Last October, the First District Court of Appeal in San Francisco held that for the sixty days to start running after the court clerk "mails" a document, the court clerk must "mail" it using the United States Postal Service. There, pursuant to local rule, the clerk used the method of electronic service allowed by the trial court: an e-mail to the parties, providing them with a link to the document on LexisNexis' electronic filing service provider web site. More than sixty days later, the appellant appealed, and the respondent moved to dismiss the appeal as untimely. The Court of Appeal denied the motion to dismiss, on the ground that "mails" means sending via the USPS, not sending an e-mailed link to a document. Citizens for Civic Accountability v. Town of Danville (2008) 167 Cal.App.4th 1158.
Now comes the Sixth Appellate District, in the heart of Silicon Valley, which rules, in Insyst, Ltd. v. Applied Materials, Inc. (January 30, 2009) ___Cal.App.4th___ (H033058) that for purposes of Rule 8.104(a), electronic service is the same thing as mail, so the clerk's electronic transmission of a judgment starts the sixty days running. But in fact, the service system used here was similar to the one in Citizens v. Danville: the clerk served, not the document itself, but an e-mail with a link to the document on the web. Thus, the Court of Appeal ruled that, while electronic transmission of the actual file-stamped document would have started the clock running for appeal, an e-mail effectively telling the recipient where to find the file-stamped document did not do so.
Two things about this decision: it looks suspiciously like an advisory opinion, which courts are not supposed to issue. Since no file-stamped document was mailed electronically or otherwise, the Court was not required to decide whether the clock would have started running had the document been actually attached to the e-mail.

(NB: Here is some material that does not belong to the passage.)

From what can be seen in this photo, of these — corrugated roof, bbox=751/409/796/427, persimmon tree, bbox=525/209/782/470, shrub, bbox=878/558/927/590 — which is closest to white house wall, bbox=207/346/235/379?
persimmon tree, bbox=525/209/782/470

Unless and until the Cal Supremes address this issue, it could go either way (or even some other way) at a Court of Appeal. Other divisions of the First District could follow Division 5's lead from Citizens. They could follow the Sixth District's decision in Insys. In fact, other districts and divisions could follow either of them, or come up with answers of their own. So practitioners would best figure out the most conservative way to calendar the date for appeal, and act accordingly. Which is a good idea in general.